Dieser Serienmörder ist keine Transperson – Achtung, Spoiler bis zum Ende dieses Absatzes! – und auch nicht der Mörder der verschwundenen Frau, um die es in dem Buch geht. Die wurde nämlich von einer Kollegin, einer Krankenschwester und ebenfalls Serientäterin, umgebracht. Diese agierte eventuell ein bisschen weniger brutal als das bereits überführte, männliche Monster, aber nicht weniger grausam. Vielleicht sogar etwas grausamer, wenn man die engen Beziehungen zu ihren Opfern betrachtet, zu denen auch ihr eigener Sohn und dessen Kind gehörten.

In Troubled Blood hat J.K. Rowling einmal mehr ein meisterhaftes Netz gesponnen, in dem Sozialkritik, Feminismus, Nationalismus, Esoterik, psychische Erkrankungen und die bewegten Gefühlswelten der Haupt- und Nebencharaktere ohne jede Oberflächlichkeit und erhobene Zeigefinger durchleuchtet werden. Es ist genau diese Herangehensweise, die ich an Fiktion so schätze, denn anders als permanente Anklagen und Beleidigungen oder die so beliebte „Cancel Culture“ bewirkt sie im Kopf des Lesers wirklich etwas. Und damit meine ich explizit nicht, dass irgendjemand beim Lesen des Buchs (oder der Buchreihe) zum Transfeind werden könnte.

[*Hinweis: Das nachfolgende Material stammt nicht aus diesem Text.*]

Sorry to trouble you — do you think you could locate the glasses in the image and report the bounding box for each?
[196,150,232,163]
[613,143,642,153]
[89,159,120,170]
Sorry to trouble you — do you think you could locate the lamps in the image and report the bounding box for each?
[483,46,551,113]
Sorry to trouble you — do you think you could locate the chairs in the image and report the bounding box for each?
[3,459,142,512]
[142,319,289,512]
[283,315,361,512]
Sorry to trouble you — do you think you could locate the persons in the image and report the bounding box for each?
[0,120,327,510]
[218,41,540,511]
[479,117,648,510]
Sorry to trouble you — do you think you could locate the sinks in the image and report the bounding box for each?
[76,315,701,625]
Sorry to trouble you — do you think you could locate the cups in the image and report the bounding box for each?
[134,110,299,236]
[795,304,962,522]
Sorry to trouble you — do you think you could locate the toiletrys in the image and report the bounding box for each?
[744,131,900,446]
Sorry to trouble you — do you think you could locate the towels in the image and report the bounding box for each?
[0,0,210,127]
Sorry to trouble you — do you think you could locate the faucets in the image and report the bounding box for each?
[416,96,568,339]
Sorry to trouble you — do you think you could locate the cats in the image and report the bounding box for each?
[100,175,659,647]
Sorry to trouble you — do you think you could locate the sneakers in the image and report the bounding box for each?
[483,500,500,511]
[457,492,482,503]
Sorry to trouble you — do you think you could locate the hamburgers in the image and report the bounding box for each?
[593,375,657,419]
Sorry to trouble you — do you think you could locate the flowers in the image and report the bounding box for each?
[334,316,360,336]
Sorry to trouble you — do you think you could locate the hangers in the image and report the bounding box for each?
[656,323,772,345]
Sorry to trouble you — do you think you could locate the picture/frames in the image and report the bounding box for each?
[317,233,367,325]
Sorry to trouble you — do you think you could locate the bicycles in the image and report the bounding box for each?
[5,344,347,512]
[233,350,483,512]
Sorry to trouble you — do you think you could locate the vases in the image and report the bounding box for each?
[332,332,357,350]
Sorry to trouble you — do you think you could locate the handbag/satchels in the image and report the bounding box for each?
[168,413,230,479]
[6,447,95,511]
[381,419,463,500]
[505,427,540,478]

Vielleicht liest sich das alles wie eine Rechtfertigung dafür, dass ich J.K. Rowling nach wie vor feiere. Dabei möchte ich nach der Lektüre von Troubled Blood und meiner drauf folgenden Hirnmarterei genau das nicht. Nicht mehr. Ich habe das nämlich viel zu oft getan: Der politischen Korrektheit oder dem Stand der Wissenschaft Vorrang gegeben, wenn meine eigenen Erfahrungswerte ganz deutlich etwas anderes sagen. Ursprünglich wollte ich hier ein paar konkrete Beispiele anführen, denn davon gibt es vor allem aus meiner Zeit in Wien und Ernstbrunn viele. Aber damit würde ich mich erneut Richtung Rechtfertigung neigen. Lieber probiere ich es jetzt mal eine Weile ohne. Möglicherweise betrachte ich das später einmal als Phase der Verirrung. Die war dann aber nötig.